-- Aangeleverde tekst --
·····
In artikel 7.3h vervalt de komma na ‘onderwijs’, wordt ‘kan, zelf’ vervangen door ‘kan’

en wordt ‘die met de in de eerste volzin bedoelde beslissing is belast’ vervangen door

‘die met het verlenen van toestemming als bedoeld in artikel 7.12b, eerste lid, onderdeel c, is belast’.

Artikel XII, onderdeel G (Wijziging van artikel 7.3h WHW)

In de Wet versterking besturing2 is de taak van de examencommissie om een beslissing te nemen over een vrij onderwijsprogramma verplaatst van het huidige artikel 7.3h naar artikel 7.12b, eerste lid, onder c. Abusievelijk wordt in de tweede volzin van artikel 7.3h nog verwezen naar een in de eerste volzin bedoelde beslissing. Met deze wijziging wordt deze verwijzing aangepast.

H

In artikel 7.11, tweede lid, onderdeel e, wordt ‘en wanneer’ vervangen door ‘of wanneer’.

Artikel XII, onderdeel H (Wijziging van artikel 7.11 WHW)

In de Wet accreditatie op maat3 is abusievelijk bepaald dat in bepaalde gevallen op het getuigschrift zowel de datum van verlening van accreditatie bestaande opleiding als de datum van het behoud van accreditatie bestaande opleiding vermeld dient te worden.
·····
-- Gegevensuittreksel --
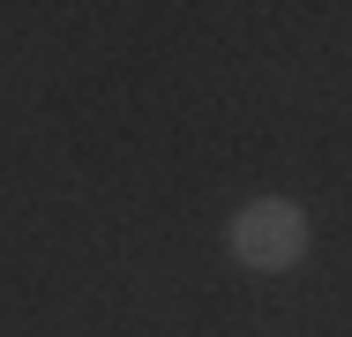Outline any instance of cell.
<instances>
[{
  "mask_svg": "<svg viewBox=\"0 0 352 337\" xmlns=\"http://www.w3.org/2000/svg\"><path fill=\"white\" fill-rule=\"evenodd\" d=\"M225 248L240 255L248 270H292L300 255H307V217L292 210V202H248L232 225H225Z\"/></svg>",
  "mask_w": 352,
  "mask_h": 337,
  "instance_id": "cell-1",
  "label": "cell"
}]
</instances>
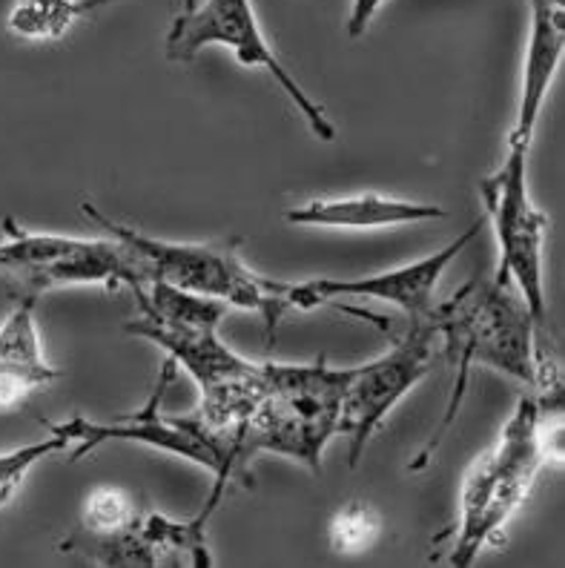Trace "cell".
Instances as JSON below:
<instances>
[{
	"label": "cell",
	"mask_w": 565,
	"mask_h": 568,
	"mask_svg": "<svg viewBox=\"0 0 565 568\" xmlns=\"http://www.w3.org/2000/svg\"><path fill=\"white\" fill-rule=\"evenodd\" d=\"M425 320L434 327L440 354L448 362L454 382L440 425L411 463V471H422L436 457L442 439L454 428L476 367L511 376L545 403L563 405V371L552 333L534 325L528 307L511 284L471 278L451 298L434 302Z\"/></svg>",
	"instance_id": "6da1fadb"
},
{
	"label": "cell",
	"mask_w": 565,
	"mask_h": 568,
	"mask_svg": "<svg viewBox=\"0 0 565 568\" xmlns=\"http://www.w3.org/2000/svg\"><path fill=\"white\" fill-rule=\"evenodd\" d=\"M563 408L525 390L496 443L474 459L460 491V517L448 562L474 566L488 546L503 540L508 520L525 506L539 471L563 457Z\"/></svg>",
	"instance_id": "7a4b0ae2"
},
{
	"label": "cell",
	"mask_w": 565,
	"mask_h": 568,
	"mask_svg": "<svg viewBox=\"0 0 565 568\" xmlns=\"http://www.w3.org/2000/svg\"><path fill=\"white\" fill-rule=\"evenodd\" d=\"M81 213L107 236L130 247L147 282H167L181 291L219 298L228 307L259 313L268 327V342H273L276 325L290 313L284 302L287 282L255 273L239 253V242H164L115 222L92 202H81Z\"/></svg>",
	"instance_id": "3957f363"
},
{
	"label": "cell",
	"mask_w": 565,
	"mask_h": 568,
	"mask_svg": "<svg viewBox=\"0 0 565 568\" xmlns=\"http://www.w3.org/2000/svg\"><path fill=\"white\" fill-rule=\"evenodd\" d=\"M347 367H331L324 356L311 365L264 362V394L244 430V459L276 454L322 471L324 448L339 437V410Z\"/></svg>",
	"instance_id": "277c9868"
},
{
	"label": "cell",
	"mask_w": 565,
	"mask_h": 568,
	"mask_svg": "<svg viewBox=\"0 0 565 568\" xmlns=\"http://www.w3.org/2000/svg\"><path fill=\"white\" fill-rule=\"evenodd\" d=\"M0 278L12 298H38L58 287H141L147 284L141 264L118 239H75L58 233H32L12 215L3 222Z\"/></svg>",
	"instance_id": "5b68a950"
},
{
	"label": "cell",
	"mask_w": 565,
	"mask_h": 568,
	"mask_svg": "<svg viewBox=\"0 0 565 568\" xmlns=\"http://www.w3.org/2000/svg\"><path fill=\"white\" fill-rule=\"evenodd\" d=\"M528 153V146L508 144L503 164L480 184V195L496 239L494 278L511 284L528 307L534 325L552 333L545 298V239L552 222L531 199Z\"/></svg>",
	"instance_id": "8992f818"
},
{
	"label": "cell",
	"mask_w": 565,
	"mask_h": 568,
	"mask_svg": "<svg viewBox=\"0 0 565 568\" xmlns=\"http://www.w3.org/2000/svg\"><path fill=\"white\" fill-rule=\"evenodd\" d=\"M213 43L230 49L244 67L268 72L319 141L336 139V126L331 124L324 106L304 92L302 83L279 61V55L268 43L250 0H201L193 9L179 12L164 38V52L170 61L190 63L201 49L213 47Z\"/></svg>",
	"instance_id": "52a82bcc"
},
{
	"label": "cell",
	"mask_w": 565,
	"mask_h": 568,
·····
-- Uit te voeren stappen --
1. Werk de passage uit de tekst over de WHW-wijzigingen bij van "In de Wet versterking" tot "deze verwijzing aangepast.", waarbij je "examencommissie" vervangt door "opleidingscommissie".
2. Zet de tekst over de WHW-wijzigingen voort, aansluitend op de laatste zin.
De records spelen hierbij geen enkele rol.

-- Verwachte resultaten --
1.
In de Wet versterking besturing2 is de taak van de opleidingscommissie om een beslissing te nemen over een vrij onderwijsprogramma verplaatst van het huidige artikel 7.3h naar artikel 7.12b, eerste lid, onder c. Abusievelijk wordt in de tweede volzin van artikel 7.3h nog verwezen naar een in de eerste volzin bedoelde beslissing. Met deze wijziging wordt deze verwijzing aangepast.

2.
Conform het oude artikel 7.11, tweede lid, onderdeel e, wordt met deze wijziging geregeld dat slechts een van deze data op het getuigschrift vermeld hoeft te worden.

I

In artikel 7.53a, derde lid, wordt na ‘besluiten’ ingevoegd ‘dat’.

Artikel XII, onderdeel I (Wijziging van artikel 7.53a WHW)

Abusievelijk is het woord ‘dat’ weggevallen in dit artikel, dit wordt met onderhavige wijziging gerepareerd.

J

In artikel 7.53c, tweede lid, wordt een komma ingevoegd na ‘plaatsvinden’ en wordt

‘aantal,’ vervangen door ‘aantal in te schrijven studenten'.

2 Stb. 2010, 119.

(23)

Artikel XII, onderdeel J (Wijziging van artikel 7.53c WHW)

Onderhavige wijziging betreft een taalkundige verbetering van het artikellid, opdat duidelijk is dat de woorden ‘maximum aantal’ zien op het maximum aantal in te schrijven studenten dat bij het vaststellen van de capaciteitsfixus is bepaald.

K

In artikel 7.59, tweede lid wordt ‘reikt’ telkens vervangen door ‘verstrekt’ en vervalt telkens ‘uit’.

Artikel XII, onderdeel K (Wijziging van artikel 7.59 WHW)

Omdat het studentenstatuut niet in alle gevallen meer als schriftelijk document wordt uitgereikt, wordt de terminologie geactualiseerd.

L

In de artikelen 9.33, onderdeel h en 10.20, eerste lid, onderdeel j, wordt ‘instellen van een capaciteitsfixus’ vervangen door ‘vaststellen van een capaciteitsfixus’.

Artikel XII, onderdeel L (Wijziging van artikel 9.33 WHW)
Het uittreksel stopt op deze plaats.